Thames Tideway has reached a significant milestone at the Carnwath Road Riverside site in Fulham with the breakthrough of the West main tunnel connection into the Central section
The breakthrough of the 75m connection tunnel, which has been constructed to join these two sections, brings all three sections of the new Thames Tideway tunnel together as one.
When a change was needed to the arrival into the Carnwath Road shaft by Tunnel Boring Machine (TBM) Millicent, the teams came together to deliver a solution.
The breakthrough!
Working alongside the West section Joint Venture of Balfour Beatty, Morgan Sindall, and BAM Nuttall, Tideway decided that the best course would be to ‘turn and bury’ the TBM and for a connection tunnel to be constructed from the Carnwath Road shaft to the main tunnel.
The final connection between the sprayed concrete-lined tunnel and the segmental tunnel involved the West section team carefully breaking out the precast tunnel segments and forming an enlargement around the segmental interface ring.
Prior to the works starting the team carried out a full-scale trial of the connection to ensure that they could achieve the quality required.

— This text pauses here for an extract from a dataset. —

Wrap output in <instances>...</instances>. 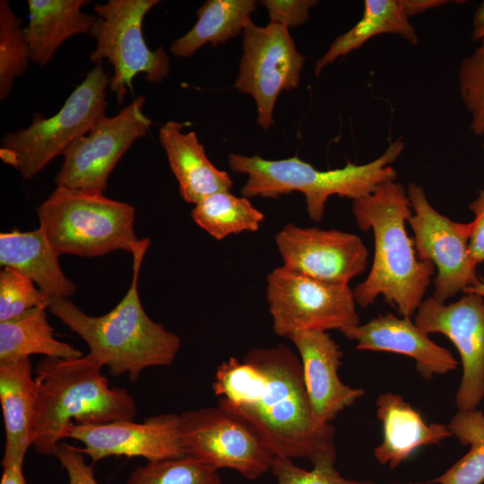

Works on the connection tunnel started in January this year and the breakthrough was completed in mid-July.
Twenty kilometres of the 25-km ‘super sewer’ have been constructed with secondary lining underway.
Tunnel Boring Machine Selina is tunnelling the final section from Chambers Wharf in Bermondsey to Abbey Mills Pumping Station.
A total of six TBMs are being used to create Thames Tideway (with two already finished tunnelling), meaning Selina is the final machine to begin work – however, she is also the deepest.
Selina is named after Dr Selina Fox, who founded the Bermondsey Medical Mission in 1904. The small clinic and eight-bed hospital provided medical and spiritual care to the most vulnerable women and children in the area and continues to this day as a local charity.